A manifesto has been drafted.
There are detailed plans for the first 72 hours of the Tory campaign.
Key donors are ready to open their cheque books.
And nearly all of our battleground seats have selected.
I have repeatedly asked CCHQ what will happen to those non-battleground seats that have been frustrated in their ambitions to pick 'em early and pick 'em local... I have asked if candidates will be imposed... The unwillingness to reply leads me to believe that imposition of candidates will happen (and given the time-scale will probably be necessary).
There are some battleground seats that still do have to select, however. Three stand out to me:
- Rochester and Strood which is notionally Conservative through boundary changes
- Westmorland and Lonsdale which Tim Collins lost at the last election by a small margin
- North East Cambs - a safe Tory seat from which Malcolm Moss is retiring
Scotland has been much slower than Wales (where ten new candidates have been chosen) to select but will - within a fortnight - have selected for its target seats, including Edinburgh South and Perth & North Perthshire.

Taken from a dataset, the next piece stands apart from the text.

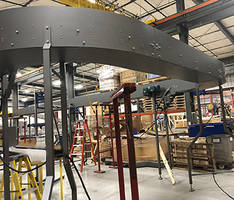 Elevated Conveyor Conserves Critical Floor Space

The problem for Scottish Conservatives is that all but two candidates are not bedded down.
There are a few other interesting selection issues posed by an early election:
- Andrew Pelling. This seat could easily be lost - Neil Hamilton-style - if recent allegations of assault dog Pelling's campaign. The allegations hanging over him could hurt other London candidates. Boundary changes mean he faces a small Labour majority.
- What will Boris Johnson do? If he stands again for Henley he'll communicate a lack of interest in the London job.
- Ann Widdecombe's retirement announcement was expected imminently. What will she do now? She'll probably have to stand again.
Overall assessment: "With a few important exceptions, the party has candidates in most battleground seats. Some have only been selected recently, however, and will be disadvantaged by not having had the chance to build local reputations or knowledge. Activists in non-battleground seats fear that they won't have any choice of candidates but will have A-listers imposed upon them."